:: Provided information ::

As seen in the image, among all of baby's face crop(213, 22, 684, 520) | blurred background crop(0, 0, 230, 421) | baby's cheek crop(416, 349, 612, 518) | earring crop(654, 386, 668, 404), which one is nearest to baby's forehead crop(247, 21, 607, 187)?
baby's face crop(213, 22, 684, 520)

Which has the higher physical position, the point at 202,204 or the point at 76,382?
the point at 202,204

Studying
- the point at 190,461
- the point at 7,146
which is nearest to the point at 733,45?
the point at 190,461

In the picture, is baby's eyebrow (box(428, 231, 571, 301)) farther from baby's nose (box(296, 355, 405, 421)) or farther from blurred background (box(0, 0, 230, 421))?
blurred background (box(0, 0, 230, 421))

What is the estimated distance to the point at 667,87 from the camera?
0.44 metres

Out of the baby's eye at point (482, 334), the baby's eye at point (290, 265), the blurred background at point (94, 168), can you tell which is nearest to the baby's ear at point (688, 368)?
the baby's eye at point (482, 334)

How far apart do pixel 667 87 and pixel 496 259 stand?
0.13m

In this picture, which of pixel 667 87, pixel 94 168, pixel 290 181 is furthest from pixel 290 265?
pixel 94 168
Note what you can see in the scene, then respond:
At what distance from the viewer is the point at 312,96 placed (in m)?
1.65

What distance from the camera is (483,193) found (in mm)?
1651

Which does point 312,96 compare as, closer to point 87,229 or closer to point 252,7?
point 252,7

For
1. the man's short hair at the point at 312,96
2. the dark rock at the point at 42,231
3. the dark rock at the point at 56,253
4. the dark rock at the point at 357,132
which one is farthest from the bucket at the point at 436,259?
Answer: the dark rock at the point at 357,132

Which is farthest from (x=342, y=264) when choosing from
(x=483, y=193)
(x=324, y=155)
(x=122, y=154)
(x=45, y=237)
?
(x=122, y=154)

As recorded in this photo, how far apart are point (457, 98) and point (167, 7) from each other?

:::

[What the task requires]
Rewrite the lines from the line with "What is the" through the final line of the collected data as a Markdown table with the columns "No." and "Line," numbering each row and omitting blank lines.

[Complete answer]
| No. | Line |
|---|---|
| 1 | What is the estimated distance to the point at 667,87 from the camera? |
| 2 | 0.44 metres |
| 3 | Out of the baby's eye at point (482, 334), the baby's eye at point (290, 265), the blurred background at point (94, 168), can you tell which is nearest to the baby's ear at point (688, 368)? |
| 4 | the baby's eye at point (482, 334) |
| 5 | How far apart do pixel 667 87 and pixel 496 259 stand? |
| 6 | 0.13m |
| 7 | In this picture, which of pixel 667 87, pixel 94 168, pixel 290 181 is furthest from pixel 290 265? |
| 8 | pixel 94 168 |
| 9 | Note what you can see in the scene, then respond: |
| 10 | At what distance from the viewer is the point at 312,96 placed (in m)? |
| 11 | 1.65 |
| 12 | What distance from the camera is (483,193) found (in mm)? |
| 13 | 1651 |
| 14 | Which does point 312,96 compare as, closer to point 87,229 or closer to point 252,7? |
| 15 | point 252,7 |
| 16 | For |
| 17 | 1. the man's short hair at the point at 312,96 |
| 18 | 2. the dark rock at the point at 42,231 |
| 19 | 3. the dark rock at the point at 56,253 |
| 20 | 4. the dark rock at the point at 357,132 |
| 21 | which one is farthest from the bucket at the point at 436,259? |
| 22 | Answer: the dark rock at the point at 357,132 |
| 23 | Which is farthest from (x=342, y=264) when choosing from |
| 24 | (x=483, y=193) |
| 25 | (x=324, y=155) |
| 26 | (x=122, y=154) |
| 27 | (x=45, y=237) |
| 28 | ? |
| 29 | (x=122, y=154) |
| 30 | As recorded in this photo, how far apart are point (457, 98) and point (167, 7) from each other? |